Loud and bubbling and completely unfiltered.
The vines nearest us bloom.
Thorn blinks slowly at the sudden wave of color, then glances at me with something very close to curiosity.
“You did that,” he says.
“No,” I say between laughs. “That was all you.”
But it wasn’t.
The Grove is responding again, alive and playful and warm in a way that makes something shift behind my ribs.
We sit together near the half-wild garden, sunlight bleeding gold through the canopy above. He begins weaving a vine through his fingers, murmuring words I can’t catch. The strand twists and bends in a slow, elegant dance.
I go quiet.
Not because I feel awkward.
Because I can’t stop watching his hands.
The way they move—steady, fluid, sure—it’s like watching wind thread through the trees. There’s no hesitation. Just rhythm. Grace.

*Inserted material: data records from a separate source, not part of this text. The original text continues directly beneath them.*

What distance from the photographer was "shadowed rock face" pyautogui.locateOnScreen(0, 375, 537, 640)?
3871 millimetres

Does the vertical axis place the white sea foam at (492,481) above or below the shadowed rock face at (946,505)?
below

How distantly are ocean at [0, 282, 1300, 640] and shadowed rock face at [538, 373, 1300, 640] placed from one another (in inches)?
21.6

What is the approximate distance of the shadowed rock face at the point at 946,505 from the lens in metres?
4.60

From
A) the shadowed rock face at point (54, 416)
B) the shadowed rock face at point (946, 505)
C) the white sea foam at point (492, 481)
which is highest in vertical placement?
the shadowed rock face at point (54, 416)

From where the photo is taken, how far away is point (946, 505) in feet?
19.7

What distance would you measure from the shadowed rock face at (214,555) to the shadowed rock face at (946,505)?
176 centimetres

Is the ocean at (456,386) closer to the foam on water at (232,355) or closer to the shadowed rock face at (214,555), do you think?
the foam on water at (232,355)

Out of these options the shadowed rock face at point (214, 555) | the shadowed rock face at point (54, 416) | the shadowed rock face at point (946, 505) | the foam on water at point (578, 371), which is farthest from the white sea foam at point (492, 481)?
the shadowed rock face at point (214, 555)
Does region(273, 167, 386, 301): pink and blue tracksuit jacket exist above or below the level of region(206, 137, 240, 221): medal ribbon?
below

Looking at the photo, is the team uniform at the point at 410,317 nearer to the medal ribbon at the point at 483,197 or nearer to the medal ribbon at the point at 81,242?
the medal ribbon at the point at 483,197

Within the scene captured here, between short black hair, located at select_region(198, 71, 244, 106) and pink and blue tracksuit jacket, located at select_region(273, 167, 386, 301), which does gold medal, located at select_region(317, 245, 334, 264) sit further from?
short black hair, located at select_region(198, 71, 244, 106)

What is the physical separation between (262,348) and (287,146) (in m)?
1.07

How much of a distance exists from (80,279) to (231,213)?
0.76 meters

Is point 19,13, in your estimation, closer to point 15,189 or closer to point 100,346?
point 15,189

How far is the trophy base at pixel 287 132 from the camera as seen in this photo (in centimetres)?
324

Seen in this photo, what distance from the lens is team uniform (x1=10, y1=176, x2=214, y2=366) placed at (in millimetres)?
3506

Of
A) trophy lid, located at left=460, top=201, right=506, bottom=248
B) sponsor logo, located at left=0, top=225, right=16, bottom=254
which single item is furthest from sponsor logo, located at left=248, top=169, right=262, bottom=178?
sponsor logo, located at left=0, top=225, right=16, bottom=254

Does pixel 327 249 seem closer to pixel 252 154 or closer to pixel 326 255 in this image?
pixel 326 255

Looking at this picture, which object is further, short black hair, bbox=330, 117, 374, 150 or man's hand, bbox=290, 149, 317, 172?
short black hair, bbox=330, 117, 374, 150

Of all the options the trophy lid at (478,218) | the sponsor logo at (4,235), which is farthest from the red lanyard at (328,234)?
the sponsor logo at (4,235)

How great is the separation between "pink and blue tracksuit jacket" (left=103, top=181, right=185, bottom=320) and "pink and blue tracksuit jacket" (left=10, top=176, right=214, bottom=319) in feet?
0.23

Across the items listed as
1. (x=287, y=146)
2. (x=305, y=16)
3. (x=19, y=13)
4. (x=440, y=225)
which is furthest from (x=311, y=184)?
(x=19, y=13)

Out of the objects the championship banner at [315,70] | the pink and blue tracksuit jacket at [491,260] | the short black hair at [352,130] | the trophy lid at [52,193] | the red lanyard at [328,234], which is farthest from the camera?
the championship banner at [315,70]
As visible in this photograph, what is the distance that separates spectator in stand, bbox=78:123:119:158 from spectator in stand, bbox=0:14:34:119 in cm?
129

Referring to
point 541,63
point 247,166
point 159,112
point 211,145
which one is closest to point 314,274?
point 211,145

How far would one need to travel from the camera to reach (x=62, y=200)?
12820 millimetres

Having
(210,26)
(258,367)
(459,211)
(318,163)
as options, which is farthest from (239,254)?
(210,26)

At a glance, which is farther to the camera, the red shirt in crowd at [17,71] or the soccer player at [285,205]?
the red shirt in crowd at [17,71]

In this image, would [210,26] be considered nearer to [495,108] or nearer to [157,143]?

He notices me watching, but doesn’t call it out.
And I don’t look away.
CHAPTER 10
THORN
She’s watching my hands again.
Clara sits cross-legged in the moss, elbows on her knees, head tilted just slightly. Her eyes follow the twining of the vine as I braid it through my fingers, whispering an old forest spell that makes the leaves shimmer silver for a moment before fading.
She laughs softly. “It’s like knitting, but with more…sentience.”
I grunt. “Knitting doesn’t bite if you insult it.”
“Speak for yourself,” she says, grinning.
The Grove pulses around us, quiet and warm. Content.
I should not be.
But I am.
She doesn’t ask for more stories. Not today. She justishere, and that’s what makes it dangerous. Her presence, soft as it is, pushes at walls I’ve held up for centuries. Makes me feel something other than stillness.
Which is why I speak.
“I wasn’t born,” I say suddenly.
She looks up. “What?”
“I was grown.”
Her eyes search my face. “Like… literally?”